Recently we have come up against the question of cost, as it applies to recruitment. When talking to potential clients, a question that surfaces early in the conversation is about our fee, and whether or not we will discount – often by a significant amount. Why would we consider doing this? “Because your competitors are cheaper, and the service that agencies provide isn’t worth the money.”
But aren’t they missing the point? Recruitment is much more than just finding and forwarding cvs, although the image of the industry can make it seem this way. Effective recruitment is about searching, interviewing, probing, testing, nurturing relationships, more searching, selling opportunities, even more searching, and understanding both sides as much as possible in order to make a match. There are job descriptions and budgets to consider, of course, but just as important are the elements that can’t be quantified so easily: personality, attitude, potential, and the chemistry of human relationships.
I recently interviewed a candidate for a client of ours in Birmingham, and during the interview I became as sure as I can be that she was going to get the job, and was going to perform it very well. Which is exactly what happened. Although on paper she wasn’t quite the perfect match, she had most of the technical ability, the potential to learn the rest, the right attitude to work, and exactly the type of character for the company in question.

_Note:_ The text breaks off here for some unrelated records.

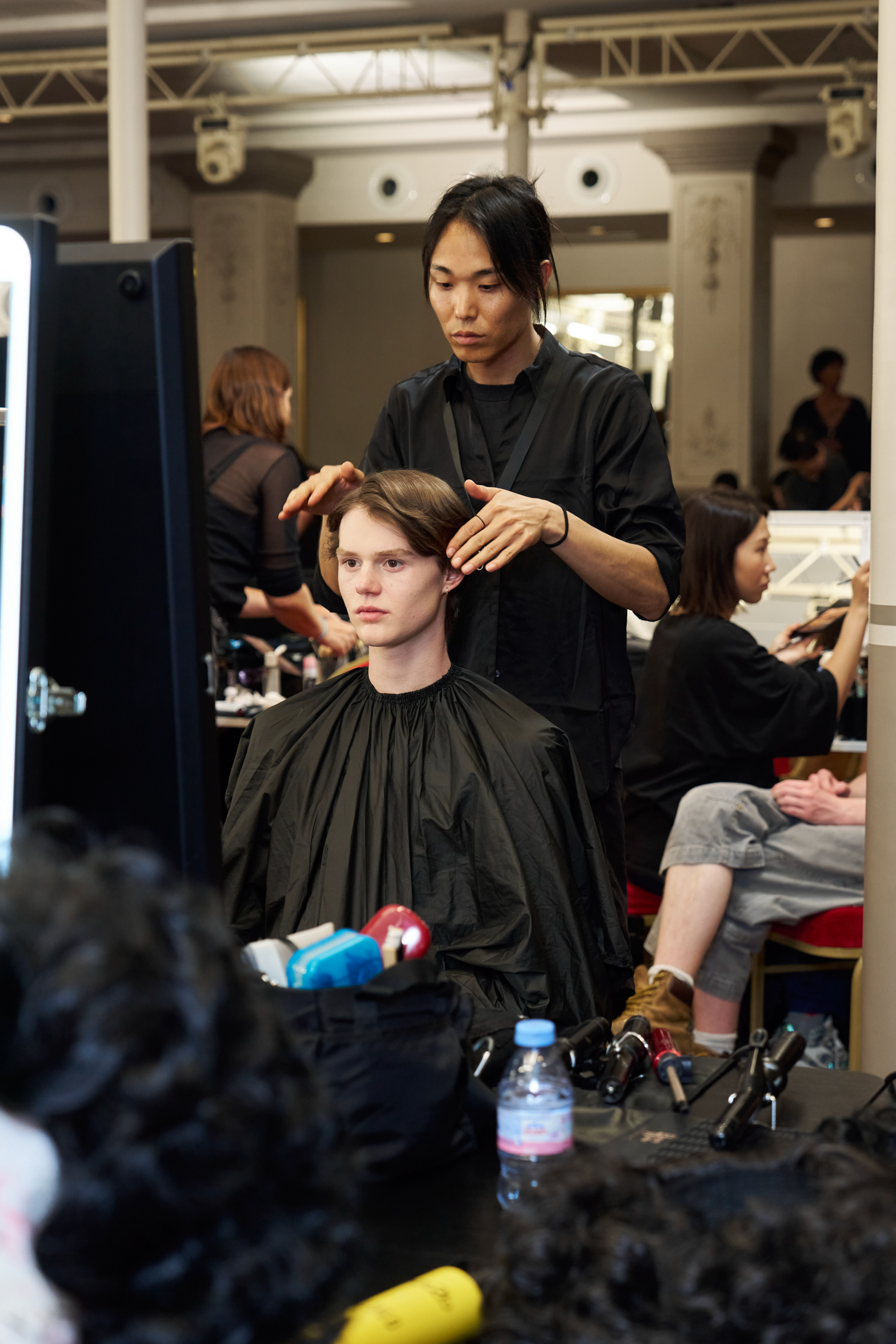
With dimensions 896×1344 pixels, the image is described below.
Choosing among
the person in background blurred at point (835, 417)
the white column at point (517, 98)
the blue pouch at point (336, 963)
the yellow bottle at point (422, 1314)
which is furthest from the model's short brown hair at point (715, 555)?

How did I know that she was the person for the job? Not because I’m psychic, or the best at reading cvs, or with the most up-to-date recruitment system, but because I have a thorough understanding of my client’s job requirements and company culture, along with sufficient commitment from them to be able to take the time to interview a number of candidates until I find the right one.

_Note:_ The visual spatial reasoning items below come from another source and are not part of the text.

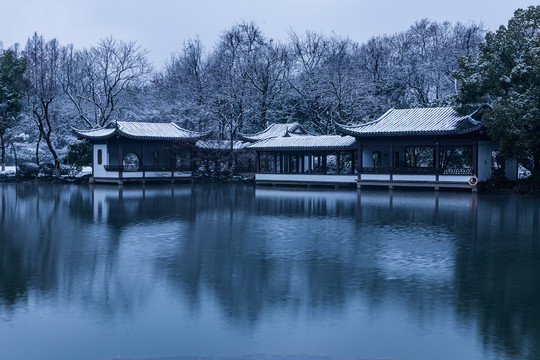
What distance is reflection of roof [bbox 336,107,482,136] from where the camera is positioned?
34.0 meters

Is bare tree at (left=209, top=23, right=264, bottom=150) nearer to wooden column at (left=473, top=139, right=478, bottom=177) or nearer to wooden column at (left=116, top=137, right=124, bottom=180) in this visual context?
wooden column at (left=116, top=137, right=124, bottom=180)

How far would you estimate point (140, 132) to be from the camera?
4400cm

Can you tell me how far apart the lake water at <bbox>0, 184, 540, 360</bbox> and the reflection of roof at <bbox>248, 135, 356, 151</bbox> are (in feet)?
72.1

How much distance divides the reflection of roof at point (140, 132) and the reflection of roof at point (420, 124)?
12985mm

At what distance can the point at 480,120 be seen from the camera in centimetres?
3438

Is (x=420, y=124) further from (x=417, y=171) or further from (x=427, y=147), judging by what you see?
(x=417, y=171)

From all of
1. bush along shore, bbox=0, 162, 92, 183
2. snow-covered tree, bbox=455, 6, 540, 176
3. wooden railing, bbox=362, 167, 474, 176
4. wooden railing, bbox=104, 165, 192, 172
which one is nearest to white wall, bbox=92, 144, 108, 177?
wooden railing, bbox=104, 165, 192, 172

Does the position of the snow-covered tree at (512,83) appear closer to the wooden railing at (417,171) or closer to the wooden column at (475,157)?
the wooden column at (475,157)

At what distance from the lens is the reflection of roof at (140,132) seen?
42.5m

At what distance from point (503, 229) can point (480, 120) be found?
19500 millimetres

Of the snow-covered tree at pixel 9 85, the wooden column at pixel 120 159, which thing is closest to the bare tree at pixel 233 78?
the wooden column at pixel 120 159

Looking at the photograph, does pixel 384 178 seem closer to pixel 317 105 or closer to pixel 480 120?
pixel 480 120

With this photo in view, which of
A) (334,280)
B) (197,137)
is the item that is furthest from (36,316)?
(197,137)

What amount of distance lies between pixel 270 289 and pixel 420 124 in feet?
95.3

For us, the best business relationships are with clients who recognise that having an effective recruitment partner is a critical part of company growth, and who are prepared to invest accordingly. Keeping an eye on costs is one thing, but encouraging multiple agencies to bid against each other and compete for space will lead – inevitably – to cutting corners. The process turns into a race, and quality suffers as a result. It’s true that the right candidate might come along, but the whole thing will be less efficient, and without an effective recruitment filter (i.e. a good agency) you’re trusting more to luck than judgement.

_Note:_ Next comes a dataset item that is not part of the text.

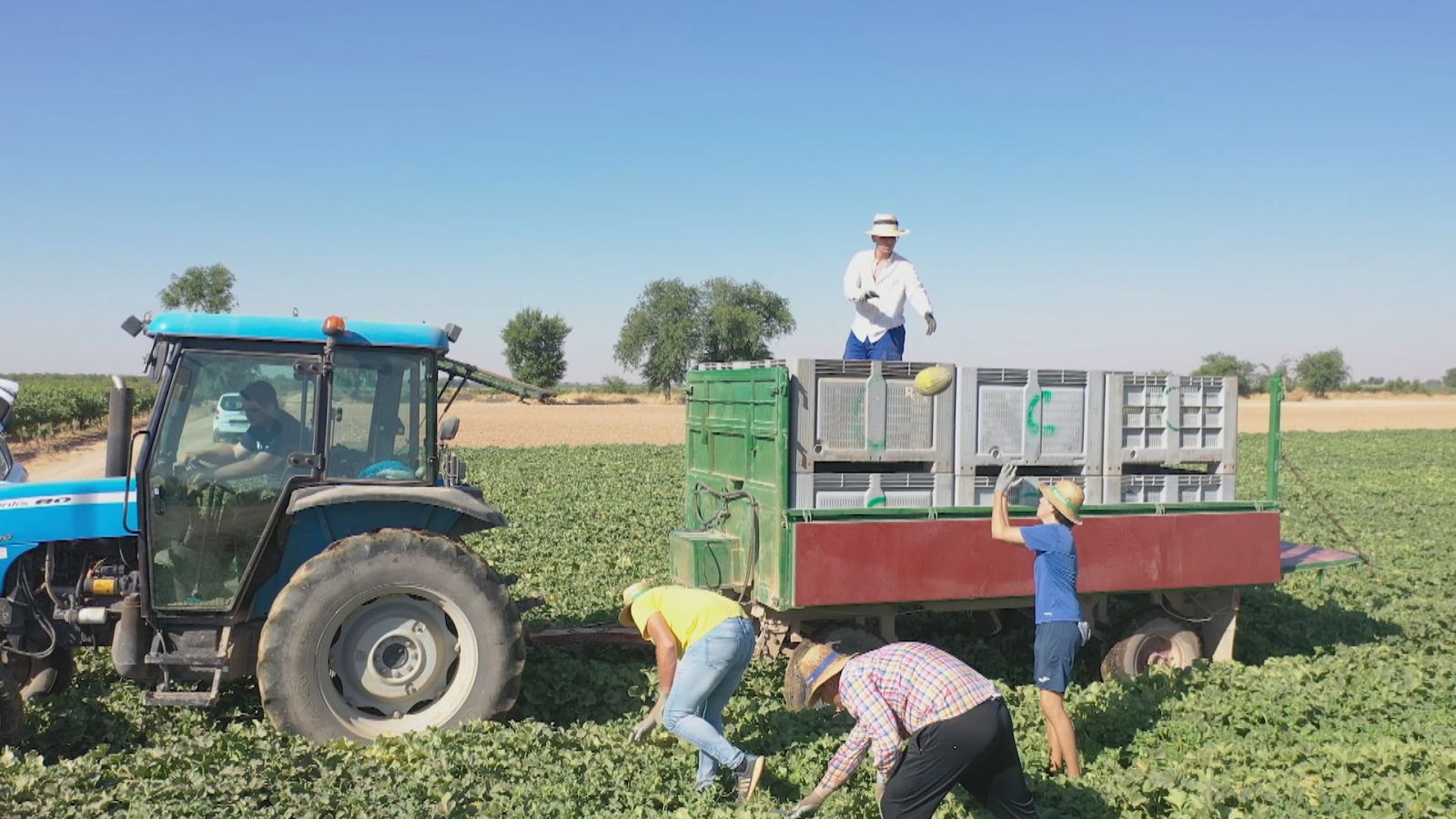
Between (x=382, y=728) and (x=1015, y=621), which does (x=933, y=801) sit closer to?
(x=382, y=728)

Back to the original price question – there is a definite correlation between cost and quality. Lower cost might mean that a ‘cheap’ agency is working on too many roles at once, which equals less time to spend on each recruitment project. The resulting service probably isn’t worth the money being spent on it, which justifies the second part of the objection.
If you can afford the time and the risk, go for the cheap option. If you want your agency to get it right, don’t.